See Fake Local Authority Name_input.xlsx for an example structure of the input files.
The project will automatically install the required R packages if they are not
already installed when you trigger the run.R
file.
- Open the
focusschools.Rproj
file in RStudio. - Open
run.R
and run the code. - The output files will be saved in the
output
folder within the project folder. If no folder exists one will be created. Output files are in both xlsx and csv format. Files will include:
- All LAs_primary-schools.xlsx
- All LAs_secondary-schools.xlsx
- [Local Authority]_primary-schools.xlsx
- [Local Authority]_secondary-schools.xlsx
Similarity is calculated using the following metrics:
- School roll i.e. the number of pupils attending the school
- Free School Meals uptake percentage
- The percentage of pupils for whom English is an additional language
- SIMD
For the school roll, I calculate the mean school roll and change this variable to be the percentage difference from the mean school roll.
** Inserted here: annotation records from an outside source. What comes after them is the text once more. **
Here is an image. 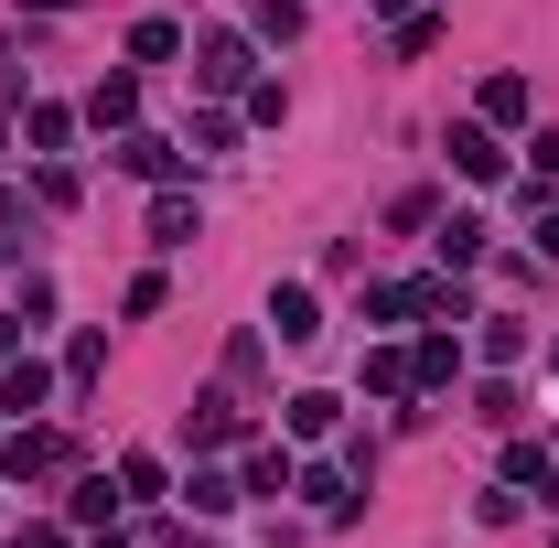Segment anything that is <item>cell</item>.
<instances>
[{
    "instance_id": "12",
    "label": "cell",
    "mask_w": 559,
    "mask_h": 548,
    "mask_svg": "<svg viewBox=\"0 0 559 548\" xmlns=\"http://www.w3.org/2000/svg\"><path fill=\"white\" fill-rule=\"evenodd\" d=\"M366 388H377V398H409L419 377H409V355H366Z\"/></svg>"
},
{
    "instance_id": "14",
    "label": "cell",
    "mask_w": 559,
    "mask_h": 548,
    "mask_svg": "<svg viewBox=\"0 0 559 548\" xmlns=\"http://www.w3.org/2000/svg\"><path fill=\"white\" fill-rule=\"evenodd\" d=\"M485 119H527V75H495V86H485Z\"/></svg>"
},
{
    "instance_id": "18",
    "label": "cell",
    "mask_w": 559,
    "mask_h": 548,
    "mask_svg": "<svg viewBox=\"0 0 559 548\" xmlns=\"http://www.w3.org/2000/svg\"><path fill=\"white\" fill-rule=\"evenodd\" d=\"M538 172H549V183H559V130H549V140H538Z\"/></svg>"
},
{
    "instance_id": "19",
    "label": "cell",
    "mask_w": 559,
    "mask_h": 548,
    "mask_svg": "<svg viewBox=\"0 0 559 548\" xmlns=\"http://www.w3.org/2000/svg\"><path fill=\"white\" fill-rule=\"evenodd\" d=\"M97 548H130V538H119V527H108V538H97Z\"/></svg>"
},
{
    "instance_id": "8",
    "label": "cell",
    "mask_w": 559,
    "mask_h": 548,
    "mask_svg": "<svg viewBox=\"0 0 559 548\" xmlns=\"http://www.w3.org/2000/svg\"><path fill=\"white\" fill-rule=\"evenodd\" d=\"M409 377H419V388H452V377H463V344H452V334H430V344H419V366H409Z\"/></svg>"
},
{
    "instance_id": "1",
    "label": "cell",
    "mask_w": 559,
    "mask_h": 548,
    "mask_svg": "<svg viewBox=\"0 0 559 548\" xmlns=\"http://www.w3.org/2000/svg\"><path fill=\"white\" fill-rule=\"evenodd\" d=\"M270 323H280V344H312V334H323V312H312V290H301V279L270 290Z\"/></svg>"
},
{
    "instance_id": "3",
    "label": "cell",
    "mask_w": 559,
    "mask_h": 548,
    "mask_svg": "<svg viewBox=\"0 0 559 548\" xmlns=\"http://www.w3.org/2000/svg\"><path fill=\"white\" fill-rule=\"evenodd\" d=\"M452 162H463L474 183H495V172H506V151H495V130H485V119H474V130H452Z\"/></svg>"
},
{
    "instance_id": "17",
    "label": "cell",
    "mask_w": 559,
    "mask_h": 548,
    "mask_svg": "<svg viewBox=\"0 0 559 548\" xmlns=\"http://www.w3.org/2000/svg\"><path fill=\"white\" fill-rule=\"evenodd\" d=\"M538 259H559V215H538Z\"/></svg>"
},
{
    "instance_id": "16",
    "label": "cell",
    "mask_w": 559,
    "mask_h": 548,
    "mask_svg": "<svg viewBox=\"0 0 559 548\" xmlns=\"http://www.w3.org/2000/svg\"><path fill=\"white\" fill-rule=\"evenodd\" d=\"M183 495H194V516H226V505H237V484H226V474H194Z\"/></svg>"
},
{
    "instance_id": "6",
    "label": "cell",
    "mask_w": 559,
    "mask_h": 548,
    "mask_svg": "<svg viewBox=\"0 0 559 548\" xmlns=\"http://www.w3.org/2000/svg\"><path fill=\"white\" fill-rule=\"evenodd\" d=\"M194 75H205V86H237V75H248V44H237V33H215L205 55H194Z\"/></svg>"
},
{
    "instance_id": "5",
    "label": "cell",
    "mask_w": 559,
    "mask_h": 548,
    "mask_svg": "<svg viewBox=\"0 0 559 548\" xmlns=\"http://www.w3.org/2000/svg\"><path fill=\"white\" fill-rule=\"evenodd\" d=\"M119 162H130L140 183H173V140H151V130H130V140H119Z\"/></svg>"
},
{
    "instance_id": "11",
    "label": "cell",
    "mask_w": 559,
    "mask_h": 548,
    "mask_svg": "<svg viewBox=\"0 0 559 548\" xmlns=\"http://www.w3.org/2000/svg\"><path fill=\"white\" fill-rule=\"evenodd\" d=\"M441 259H452V270H474V259H485V226H474V215H452V226H441Z\"/></svg>"
},
{
    "instance_id": "15",
    "label": "cell",
    "mask_w": 559,
    "mask_h": 548,
    "mask_svg": "<svg viewBox=\"0 0 559 548\" xmlns=\"http://www.w3.org/2000/svg\"><path fill=\"white\" fill-rule=\"evenodd\" d=\"M290 430H301V441H323V430H334V398H323V388H312V398H290Z\"/></svg>"
},
{
    "instance_id": "4",
    "label": "cell",
    "mask_w": 559,
    "mask_h": 548,
    "mask_svg": "<svg viewBox=\"0 0 559 548\" xmlns=\"http://www.w3.org/2000/svg\"><path fill=\"white\" fill-rule=\"evenodd\" d=\"M194 226H205L194 194H162V205H151V237H162V248H194Z\"/></svg>"
},
{
    "instance_id": "9",
    "label": "cell",
    "mask_w": 559,
    "mask_h": 548,
    "mask_svg": "<svg viewBox=\"0 0 559 548\" xmlns=\"http://www.w3.org/2000/svg\"><path fill=\"white\" fill-rule=\"evenodd\" d=\"M44 388H55V377H44V366H33V355H22V366H11V377H0V409H44Z\"/></svg>"
},
{
    "instance_id": "2",
    "label": "cell",
    "mask_w": 559,
    "mask_h": 548,
    "mask_svg": "<svg viewBox=\"0 0 559 548\" xmlns=\"http://www.w3.org/2000/svg\"><path fill=\"white\" fill-rule=\"evenodd\" d=\"M0 463H11V474H55V463H66V441H55V430H11V441H0Z\"/></svg>"
},
{
    "instance_id": "10",
    "label": "cell",
    "mask_w": 559,
    "mask_h": 548,
    "mask_svg": "<svg viewBox=\"0 0 559 548\" xmlns=\"http://www.w3.org/2000/svg\"><path fill=\"white\" fill-rule=\"evenodd\" d=\"M506 484H538V495H549V484H559V463L538 452V441H516V452H506Z\"/></svg>"
},
{
    "instance_id": "13",
    "label": "cell",
    "mask_w": 559,
    "mask_h": 548,
    "mask_svg": "<svg viewBox=\"0 0 559 548\" xmlns=\"http://www.w3.org/2000/svg\"><path fill=\"white\" fill-rule=\"evenodd\" d=\"M130 55H140V65H173V55H183V33H173V22H140Z\"/></svg>"
},
{
    "instance_id": "7",
    "label": "cell",
    "mask_w": 559,
    "mask_h": 548,
    "mask_svg": "<svg viewBox=\"0 0 559 548\" xmlns=\"http://www.w3.org/2000/svg\"><path fill=\"white\" fill-rule=\"evenodd\" d=\"M130 108H140V86H130V75H108V86L86 97V119H97V130H130Z\"/></svg>"
}]
</instances>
SIMD is slightly more involved and is split into 2 measures:
- The mean SIMD
- The standard deviation in SIMD
The mean SIMD is calculated using a weighted mean. The count and percentage of pupils living in SIMD areas 1 to 10 is contained in the input data. As an example, to calculate the mean SIMD for a random school you would do the following:
Mean SIMD = (1 * simd_1%) + (2 * simd_1%) + ... + (10 * simd_10%)
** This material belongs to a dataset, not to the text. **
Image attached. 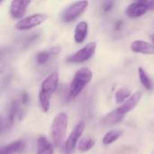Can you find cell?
Masks as SVG:
<instances>
[{"label": "cell", "instance_id": "obj_1", "mask_svg": "<svg viewBox=\"0 0 154 154\" xmlns=\"http://www.w3.org/2000/svg\"><path fill=\"white\" fill-rule=\"evenodd\" d=\"M142 92L138 91L132 95V97L122 104L119 107L113 110L109 114H107L102 120V122L106 125H116L123 120L126 114L131 112L140 102L142 98Z\"/></svg>", "mask_w": 154, "mask_h": 154}, {"label": "cell", "instance_id": "obj_2", "mask_svg": "<svg viewBox=\"0 0 154 154\" xmlns=\"http://www.w3.org/2000/svg\"><path fill=\"white\" fill-rule=\"evenodd\" d=\"M93 77V73L88 68H81L79 69L74 75L69 89V97L71 99L76 98L85 88V87L91 81Z\"/></svg>", "mask_w": 154, "mask_h": 154}, {"label": "cell", "instance_id": "obj_3", "mask_svg": "<svg viewBox=\"0 0 154 154\" xmlns=\"http://www.w3.org/2000/svg\"><path fill=\"white\" fill-rule=\"evenodd\" d=\"M68 125H69V116L65 112L59 113L53 118L51 130L53 143L56 147H60L63 143L64 137L66 135Z\"/></svg>", "mask_w": 154, "mask_h": 154}, {"label": "cell", "instance_id": "obj_4", "mask_svg": "<svg viewBox=\"0 0 154 154\" xmlns=\"http://www.w3.org/2000/svg\"><path fill=\"white\" fill-rule=\"evenodd\" d=\"M88 1H77L70 4L63 12L61 15V19L65 23H70L79 18L88 8Z\"/></svg>", "mask_w": 154, "mask_h": 154}, {"label": "cell", "instance_id": "obj_5", "mask_svg": "<svg viewBox=\"0 0 154 154\" xmlns=\"http://www.w3.org/2000/svg\"><path fill=\"white\" fill-rule=\"evenodd\" d=\"M46 20H47V15L45 14H42V13L33 14L32 15H29L20 20L16 23L15 28L18 31H28L30 29L35 28L42 24Z\"/></svg>", "mask_w": 154, "mask_h": 154}, {"label": "cell", "instance_id": "obj_6", "mask_svg": "<svg viewBox=\"0 0 154 154\" xmlns=\"http://www.w3.org/2000/svg\"><path fill=\"white\" fill-rule=\"evenodd\" d=\"M85 127H86V123L84 121H80L75 125V127L71 131L69 138L67 139V141L65 143V152H66V154H73L77 144H79L78 143L79 140L80 139L81 135L84 133Z\"/></svg>", "mask_w": 154, "mask_h": 154}, {"label": "cell", "instance_id": "obj_7", "mask_svg": "<svg viewBox=\"0 0 154 154\" xmlns=\"http://www.w3.org/2000/svg\"><path fill=\"white\" fill-rule=\"evenodd\" d=\"M96 49H97V42H91L88 43L87 45H85L80 50H79L78 51H76L74 54L69 56L67 59V61L71 62V63L85 62V61L88 60L95 54Z\"/></svg>", "mask_w": 154, "mask_h": 154}, {"label": "cell", "instance_id": "obj_8", "mask_svg": "<svg viewBox=\"0 0 154 154\" xmlns=\"http://www.w3.org/2000/svg\"><path fill=\"white\" fill-rule=\"evenodd\" d=\"M148 11H150L148 1L140 0L130 4L125 10V14L131 18H138L144 15Z\"/></svg>", "mask_w": 154, "mask_h": 154}, {"label": "cell", "instance_id": "obj_9", "mask_svg": "<svg viewBox=\"0 0 154 154\" xmlns=\"http://www.w3.org/2000/svg\"><path fill=\"white\" fill-rule=\"evenodd\" d=\"M60 80V75L58 72H52L48 77L45 78V79L42 81L41 85V90L40 93L51 96L56 91Z\"/></svg>", "mask_w": 154, "mask_h": 154}, {"label": "cell", "instance_id": "obj_10", "mask_svg": "<svg viewBox=\"0 0 154 154\" xmlns=\"http://www.w3.org/2000/svg\"><path fill=\"white\" fill-rule=\"evenodd\" d=\"M31 4L29 0H14L11 2L10 5V14L11 16L14 19H23L26 14L27 7Z\"/></svg>", "mask_w": 154, "mask_h": 154}, {"label": "cell", "instance_id": "obj_11", "mask_svg": "<svg viewBox=\"0 0 154 154\" xmlns=\"http://www.w3.org/2000/svg\"><path fill=\"white\" fill-rule=\"evenodd\" d=\"M131 50L135 53H142V54H154L153 44H151L147 42L142 40L134 41L131 43Z\"/></svg>", "mask_w": 154, "mask_h": 154}, {"label": "cell", "instance_id": "obj_12", "mask_svg": "<svg viewBox=\"0 0 154 154\" xmlns=\"http://www.w3.org/2000/svg\"><path fill=\"white\" fill-rule=\"evenodd\" d=\"M88 32V23L86 21H81L77 23L74 31V40L77 43H82Z\"/></svg>", "mask_w": 154, "mask_h": 154}, {"label": "cell", "instance_id": "obj_13", "mask_svg": "<svg viewBox=\"0 0 154 154\" xmlns=\"http://www.w3.org/2000/svg\"><path fill=\"white\" fill-rule=\"evenodd\" d=\"M52 143L44 136H40L37 140V154H53Z\"/></svg>", "mask_w": 154, "mask_h": 154}, {"label": "cell", "instance_id": "obj_14", "mask_svg": "<svg viewBox=\"0 0 154 154\" xmlns=\"http://www.w3.org/2000/svg\"><path fill=\"white\" fill-rule=\"evenodd\" d=\"M24 143L23 141H14L7 145L2 147L1 149V154H15L24 149Z\"/></svg>", "mask_w": 154, "mask_h": 154}, {"label": "cell", "instance_id": "obj_15", "mask_svg": "<svg viewBox=\"0 0 154 154\" xmlns=\"http://www.w3.org/2000/svg\"><path fill=\"white\" fill-rule=\"evenodd\" d=\"M21 110H20V106H19V103L17 101H14L10 106V109H9V112H8V116H7V119H6V125L7 126H11L15 118L17 116H21Z\"/></svg>", "mask_w": 154, "mask_h": 154}, {"label": "cell", "instance_id": "obj_16", "mask_svg": "<svg viewBox=\"0 0 154 154\" xmlns=\"http://www.w3.org/2000/svg\"><path fill=\"white\" fill-rule=\"evenodd\" d=\"M131 97H132L131 96V89L126 88V87H123V88H120L116 92L115 98H116V102L117 104H124Z\"/></svg>", "mask_w": 154, "mask_h": 154}, {"label": "cell", "instance_id": "obj_17", "mask_svg": "<svg viewBox=\"0 0 154 154\" xmlns=\"http://www.w3.org/2000/svg\"><path fill=\"white\" fill-rule=\"evenodd\" d=\"M123 134V131L121 130H112L107 132L104 137H103V144L105 145H109L113 143H115L116 141H117Z\"/></svg>", "mask_w": 154, "mask_h": 154}, {"label": "cell", "instance_id": "obj_18", "mask_svg": "<svg viewBox=\"0 0 154 154\" xmlns=\"http://www.w3.org/2000/svg\"><path fill=\"white\" fill-rule=\"evenodd\" d=\"M95 145V140L91 137H84L79 141L78 149L81 152H86L91 150Z\"/></svg>", "mask_w": 154, "mask_h": 154}, {"label": "cell", "instance_id": "obj_19", "mask_svg": "<svg viewBox=\"0 0 154 154\" xmlns=\"http://www.w3.org/2000/svg\"><path fill=\"white\" fill-rule=\"evenodd\" d=\"M138 73H139V78H140V81L141 83L143 84V86L148 89V90H151L152 88V79H150V77L148 76V74L146 73V71L143 69V68H139L138 69Z\"/></svg>", "mask_w": 154, "mask_h": 154}, {"label": "cell", "instance_id": "obj_20", "mask_svg": "<svg viewBox=\"0 0 154 154\" xmlns=\"http://www.w3.org/2000/svg\"><path fill=\"white\" fill-rule=\"evenodd\" d=\"M51 53L48 51H41L38 53V55L36 56V61L38 64L40 65H42V64H45L49 60H50V57H51Z\"/></svg>", "mask_w": 154, "mask_h": 154}, {"label": "cell", "instance_id": "obj_21", "mask_svg": "<svg viewBox=\"0 0 154 154\" xmlns=\"http://www.w3.org/2000/svg\"><path fill=\"white\" fill-rule=\"evenodd\" d=\"M114 6V2L113 1H106L103 3L102 8L105 12H108L112 9V7Z\"/></svg>", "mask_w": 154, "mask_h": 154}, {"label": "cell", "instance_id": "obj_22", "mask_svg": "<svg viewBox=\"0 0 154 154\" xmlns=\"http://www.w3.org/2000/svg\"><path fill=\"white\" fill-rule=\"evenodd\" d=\"M49 52L51 55H57L58 53L60 52V46H53L49 50Z\"/></svg>", "mask_w": 154, "mask_h": 154}, {"label": "cell", "instance_id": "obj_23", "mask_svg": "<svg viewBox=\"0 0 154 154\" xmlns=\"http://www.w3.org/2000/svg\"><path fill=\"white\" fill-rule=\"evenodd\" d=\"M28 101H29L28 94H27L26 92H23V93L22 94V97H21V102H22V104L25 105V104L28 103Z\"/></svg>", "mask_w": 154, "mask_h": 154}, {"label": "cell", "instance_id": "obj_24", "mask_svg": "<svg viewBox=\"0 0 154 154\" xmlns=\"http://www.w3.org/2000/svg\"><path fill=\"white\" fill-rule=\"evenodd\" d=\"M150 10H154V1H148Z\"/></svg>", "mask_w": 154, "mask_h": 154}, {"label": "cell", "instance_id": "obj_25", "mask_svg": "<svg viewBox=\"0 0 154 154\" xmlns=\"http://www.w3.org/2000/svg\"><path fill=\"white\" fill-rule=\"evenodd\" d=\"M151 39H152V43H153L154 46V34H152V35H151Z\"/></svg>", "mask_w": 154, "mask_h": 154}]
</instances>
However, just using the mean can hide inequality in a school catchment area. The old methodology used a custom variance measure. I changed this to standard deviation because I think it is a better statistical approach since standard deviations have the same units as the original data. Variance is the square of the standard deviation. Therefore, for this use, I think it could over inflated differences. It is broadly the same principle though, it is still a measure of dispersion.
When all the input data is sorted the distance between each school and every other school is calculated in a similar way to an error measure in a stats model. This is done in calc_distances
function.
A star rating system is applied which displays the closeness of the match. 3 starts indicates a very good match, 2 a less good match and 1 a not so good match. This was a feature of the original tool. I updated it to be done in a more automated way as the thresholds for the stars seemed to be hardcoded before.
For some local authorities they have few schools. Therefore, fewer within-local authority comparisons can be made. Therefore, the number of comparisons generated for each school is adjusted up to a maximum of 10 schools.